> **Page text**

^^^^^^^^^^^^^^^^

Harley Davidson (HOG - Free Report) is a quintessentially American institution. Its iconic motorcycles have been copied countless times by virtually every other manufacturer, yet the company continues to enjoy a fiercely loyal base of customers who wouldn’t dream of riding any machine other than their beloved “hog.”
Over the past few years the company has been successfully battling challenging demographic trends as its core audience grows past the age at which people generally buy motorcycles. They’ve also been adapting to a new reality in which internal combustion engines are increasingly being replaced by high-tech battery-powered electrics - recently introducing their own electric motorcycle model featuring incredible performance specs.
It’s difficult to root against a company that has so effectively combined tradition and innovation to remain not only relevant but dominant in a rapidly changing world. Unfortunately, the current environment is shaping up to be very difficult for Harley Davidson.
The inescapable truth is that a Harley Davidson motorcycle is a very expensive indulgence. Though they do offer a stripped-down 500cc model that starts at just $6,899, the average price of a new Harley is more than $20,000 and custom options can push the final sales price of the more desirable high-end models north of $40,000.
Predictably, Harley Davidson’s sales tend to be strongest when general economic conditions are good. A Harley is basically the ultimate discretionary purchase. Nobody really needs one, but when unemployment is low, wages are rising and consumers feel good about their financial position, a whole lot of people really want one.

^^^^^^^^^^^^^^^^

> **Supplied entries**

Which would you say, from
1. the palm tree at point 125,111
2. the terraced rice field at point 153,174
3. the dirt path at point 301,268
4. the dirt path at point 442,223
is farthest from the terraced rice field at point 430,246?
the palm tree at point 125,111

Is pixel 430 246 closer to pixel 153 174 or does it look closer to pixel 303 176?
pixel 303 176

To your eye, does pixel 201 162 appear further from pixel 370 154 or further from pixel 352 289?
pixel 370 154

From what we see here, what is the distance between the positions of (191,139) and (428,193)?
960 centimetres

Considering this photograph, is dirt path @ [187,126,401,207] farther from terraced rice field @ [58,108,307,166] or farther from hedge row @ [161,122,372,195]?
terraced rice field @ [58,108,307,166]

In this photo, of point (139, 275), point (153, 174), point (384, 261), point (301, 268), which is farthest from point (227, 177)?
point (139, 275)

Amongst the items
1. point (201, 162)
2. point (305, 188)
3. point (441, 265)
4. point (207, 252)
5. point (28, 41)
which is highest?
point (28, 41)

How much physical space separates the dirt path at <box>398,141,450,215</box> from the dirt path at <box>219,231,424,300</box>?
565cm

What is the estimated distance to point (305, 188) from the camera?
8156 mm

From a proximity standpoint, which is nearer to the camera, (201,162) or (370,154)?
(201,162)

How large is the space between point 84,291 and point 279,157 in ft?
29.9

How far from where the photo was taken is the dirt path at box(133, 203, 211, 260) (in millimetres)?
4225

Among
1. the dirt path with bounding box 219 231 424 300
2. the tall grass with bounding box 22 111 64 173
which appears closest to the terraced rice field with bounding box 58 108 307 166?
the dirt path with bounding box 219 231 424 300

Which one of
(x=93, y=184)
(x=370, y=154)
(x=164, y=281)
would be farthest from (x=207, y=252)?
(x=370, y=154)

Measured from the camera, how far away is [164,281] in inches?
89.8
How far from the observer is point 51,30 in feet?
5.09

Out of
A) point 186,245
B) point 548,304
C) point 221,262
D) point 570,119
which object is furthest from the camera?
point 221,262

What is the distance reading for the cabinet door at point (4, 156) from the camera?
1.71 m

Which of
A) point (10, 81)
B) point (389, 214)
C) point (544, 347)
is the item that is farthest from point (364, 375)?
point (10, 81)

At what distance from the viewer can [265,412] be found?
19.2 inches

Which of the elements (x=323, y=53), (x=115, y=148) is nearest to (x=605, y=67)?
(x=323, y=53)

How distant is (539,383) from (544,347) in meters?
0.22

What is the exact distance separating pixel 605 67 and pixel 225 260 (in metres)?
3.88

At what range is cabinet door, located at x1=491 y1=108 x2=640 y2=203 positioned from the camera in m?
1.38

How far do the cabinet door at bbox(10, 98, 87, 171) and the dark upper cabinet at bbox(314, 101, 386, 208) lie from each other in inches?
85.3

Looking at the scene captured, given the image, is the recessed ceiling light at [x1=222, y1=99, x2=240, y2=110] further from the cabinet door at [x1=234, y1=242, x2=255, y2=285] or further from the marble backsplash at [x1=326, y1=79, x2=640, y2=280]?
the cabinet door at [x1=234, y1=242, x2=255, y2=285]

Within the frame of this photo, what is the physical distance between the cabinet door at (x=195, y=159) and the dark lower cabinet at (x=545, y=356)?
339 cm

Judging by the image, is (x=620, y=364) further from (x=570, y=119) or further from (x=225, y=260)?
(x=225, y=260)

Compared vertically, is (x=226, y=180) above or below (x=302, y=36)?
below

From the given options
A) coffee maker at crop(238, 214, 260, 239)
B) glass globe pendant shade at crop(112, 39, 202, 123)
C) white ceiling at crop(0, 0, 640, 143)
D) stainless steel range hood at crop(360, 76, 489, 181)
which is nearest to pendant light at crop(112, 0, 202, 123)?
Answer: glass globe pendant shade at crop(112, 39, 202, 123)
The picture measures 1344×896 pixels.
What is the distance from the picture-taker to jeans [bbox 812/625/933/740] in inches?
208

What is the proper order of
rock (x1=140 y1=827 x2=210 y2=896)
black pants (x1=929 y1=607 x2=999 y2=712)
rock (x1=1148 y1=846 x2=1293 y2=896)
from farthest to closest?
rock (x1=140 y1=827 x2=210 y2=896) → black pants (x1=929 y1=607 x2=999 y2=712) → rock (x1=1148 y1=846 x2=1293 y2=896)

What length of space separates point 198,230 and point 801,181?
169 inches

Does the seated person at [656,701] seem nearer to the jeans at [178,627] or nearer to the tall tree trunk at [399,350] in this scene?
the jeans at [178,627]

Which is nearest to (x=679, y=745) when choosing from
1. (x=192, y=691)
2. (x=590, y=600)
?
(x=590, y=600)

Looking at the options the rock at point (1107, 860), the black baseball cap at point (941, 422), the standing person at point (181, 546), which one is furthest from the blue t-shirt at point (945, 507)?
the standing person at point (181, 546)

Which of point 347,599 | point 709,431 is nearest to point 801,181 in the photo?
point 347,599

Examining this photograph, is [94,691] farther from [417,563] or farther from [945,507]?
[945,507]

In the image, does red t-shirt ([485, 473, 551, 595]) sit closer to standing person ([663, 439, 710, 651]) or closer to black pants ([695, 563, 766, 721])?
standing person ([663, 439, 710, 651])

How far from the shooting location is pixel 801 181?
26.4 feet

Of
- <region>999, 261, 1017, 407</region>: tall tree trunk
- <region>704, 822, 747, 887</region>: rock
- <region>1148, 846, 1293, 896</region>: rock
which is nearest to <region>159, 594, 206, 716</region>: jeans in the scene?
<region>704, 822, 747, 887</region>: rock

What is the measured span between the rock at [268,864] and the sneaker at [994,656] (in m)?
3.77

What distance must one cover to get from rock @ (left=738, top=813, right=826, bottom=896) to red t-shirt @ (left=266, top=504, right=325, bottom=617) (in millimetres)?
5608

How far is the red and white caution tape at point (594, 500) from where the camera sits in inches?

^^^^^^^^^^^^^^^^

> **Exercise 1**
Reproduce the Harley Davidson article from "It’s difficult to" up to and including "for Harley Davidson.", replacing "difficult" with "hard" throughout.
> **Exercise 2**
Extend the Harley Davidson article, picking up after its last sentence.
The rows come from a different source than the Harley Davidson article.

> **Response area 1**
It’s hard to root against a company that has so effectively combined tradition and innovation to remain not only relevant but dominant in a rapidly changing world. Unfortunately, the current environment is shaping up to be very hard for Harley Davidson.

> **Response area 2**
Unfortunately, thanks to an economic shutdown as a result of the spread of Covid-19, more than 26 million Americans have filed for unemployment benefits over the past month. People who had no reason to feel anything except secure in their employment and financial position earlier in the year are now facing a new reality in which they have no idea when (or if) the job they had will come back.
As they stretch to make their savings cover basic day-to-day expenses like food, housing and health care, they’re extremely unlikely to splurge on a luxury purchase like that dream motorcycle.
In tough times, the legendary quality of the Harley Davidson line actually works against the company because the robust market for used cycles allows potential customers to pick up their desired machine in lightly-used condition - and at a significant discount to MSRP.
Harley Davidson is scheduled to report first quarter results on Tuesday April 28th. Though the company will be coming off four consecutive significant beats of the Zacks Consensus Earnings Estimate, those prior results were during significantly different times. Next week we’ll get our first peek at the effect of the “new normal” on Harley sales - and it’s likely to be ugly.
The estimates call for a net of $0.50/share on sales of $1.07B – reductions of 37% and 11%, respectively from the year-ago period. Even more important will be management guidance about the rest of 2020.
A slew of downward revisions expect 2020 sales to be off 16% and net earnings to be a full 50% lower than 2019. Just 90 days ago, the Zacks Consensus Estimate for the full year was $3.39/share. Now it’s $1.32/share.
This situation is certainly not the fault of Harley Davidson management. They’ve done an extraordinary job of adapting to a shifting landscape and continuing to offer vehicles and accessories that remain in high demand. Unfortunately, the recent viral outbreak is going to present a totally unique challenge.
Based on a long history of innovation and resilience, it would probably be foolish to bet against Harley Davidson in the long term. For the time being however, things are going to be tough.